Exercise objective: Without the pictures, output the records below word for word.

──────── Records supplied

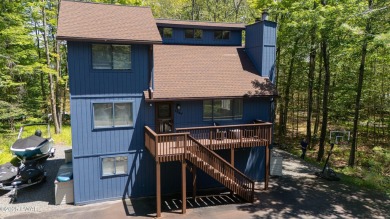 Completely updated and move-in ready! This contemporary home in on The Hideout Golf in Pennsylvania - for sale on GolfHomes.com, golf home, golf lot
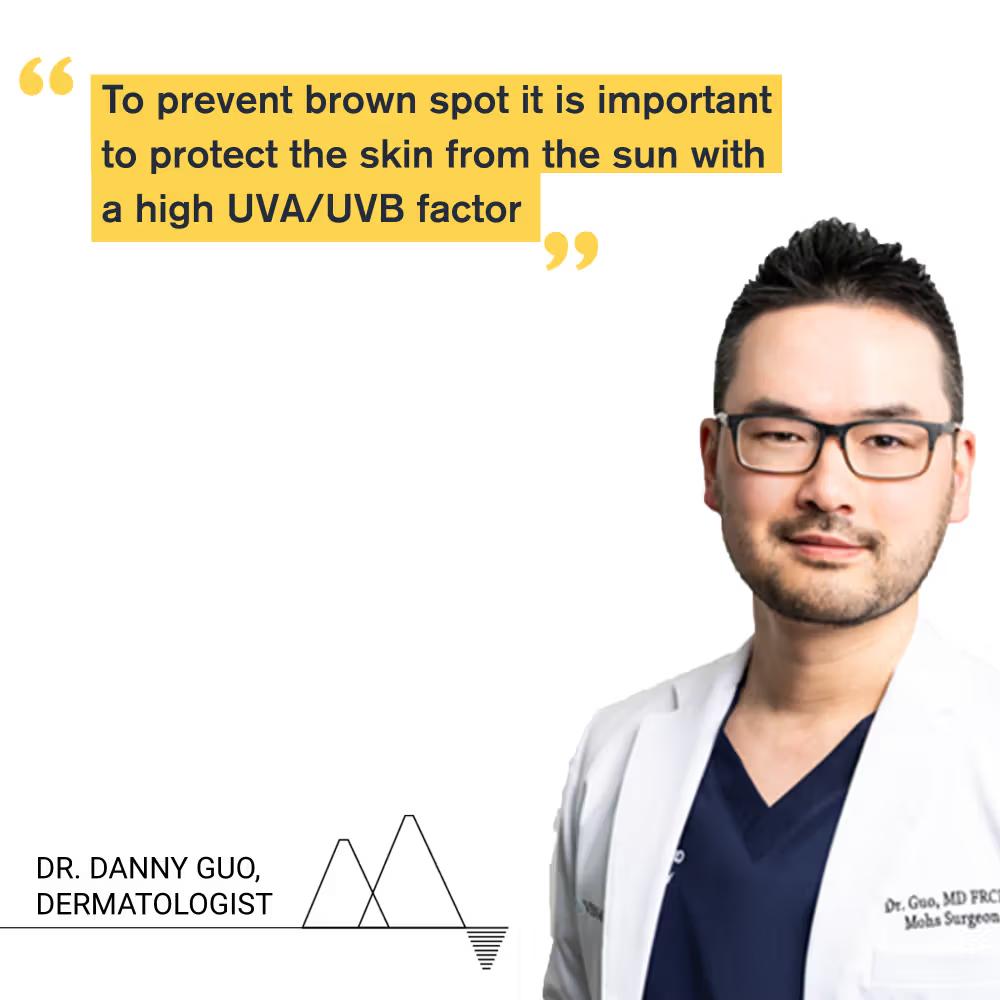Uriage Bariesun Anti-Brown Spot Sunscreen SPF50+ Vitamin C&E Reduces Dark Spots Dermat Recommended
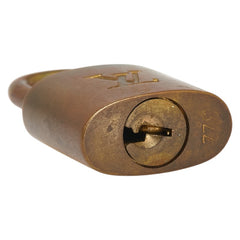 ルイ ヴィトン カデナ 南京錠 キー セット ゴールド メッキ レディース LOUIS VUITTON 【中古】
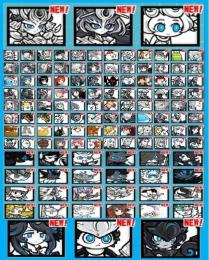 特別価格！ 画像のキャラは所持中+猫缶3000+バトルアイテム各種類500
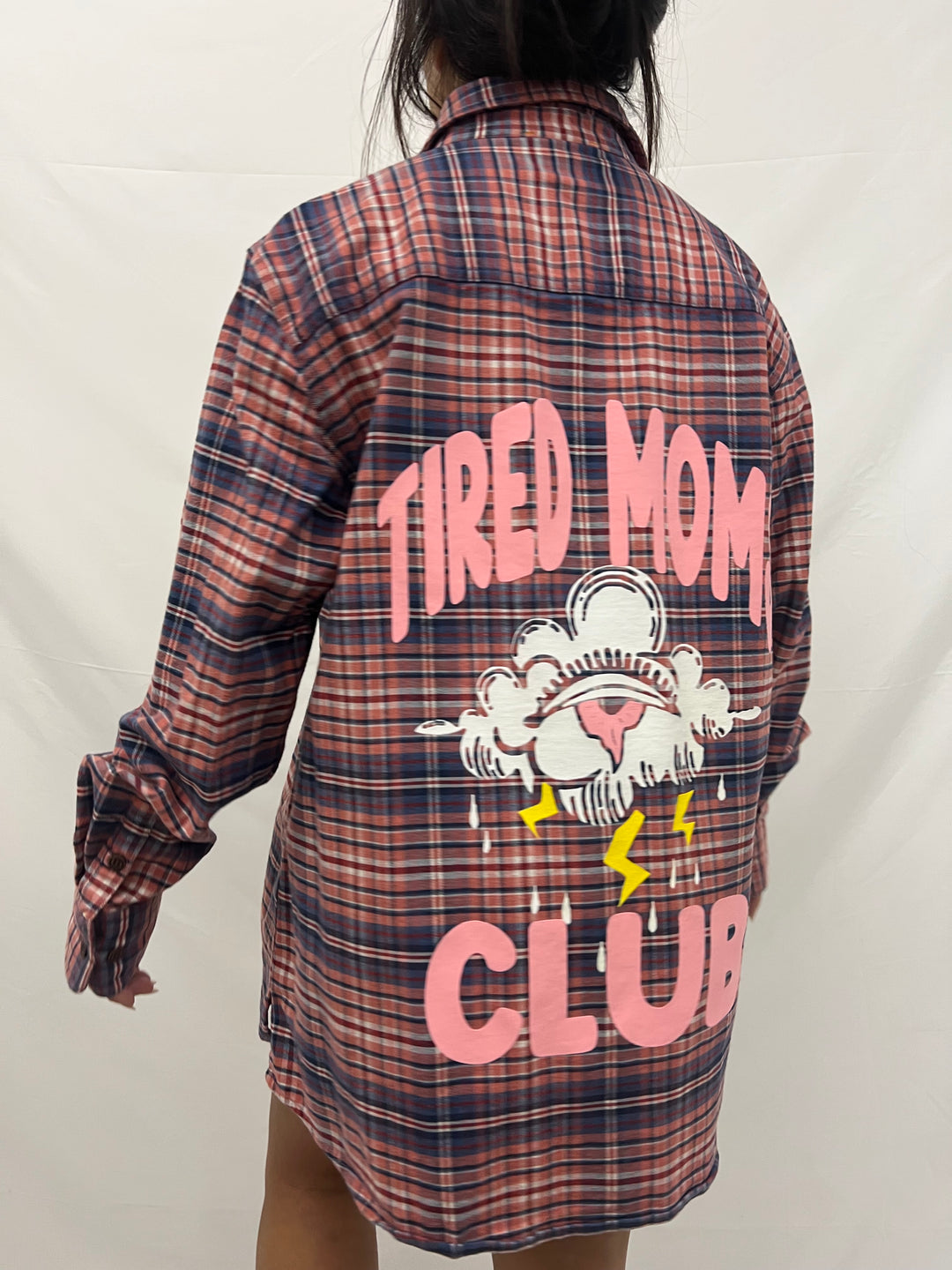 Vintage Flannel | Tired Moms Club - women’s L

────────────────

Written solution:
 Completely updated and move-in ready! This contemporary home in on The Hideout Golf in Pennsylvania - for sale on GolfHomes.com, golf home, golf lot
Uriage Bariesun Anti-Brown Spot Sunscreen SPF50+ Vitamin C&E Reduces Dark Spots Dermat Recommended
 ルイ ヴィトン カデナ 南京錠 キー セット ゴールド メッキ レディース LOUIS VUITTON 【中古】
 特別価格！ 画像のキャラは所持中+猫缶3000+バトルアイテム各種類500
 Vintage Flannel | Tired Moms Club - women’s L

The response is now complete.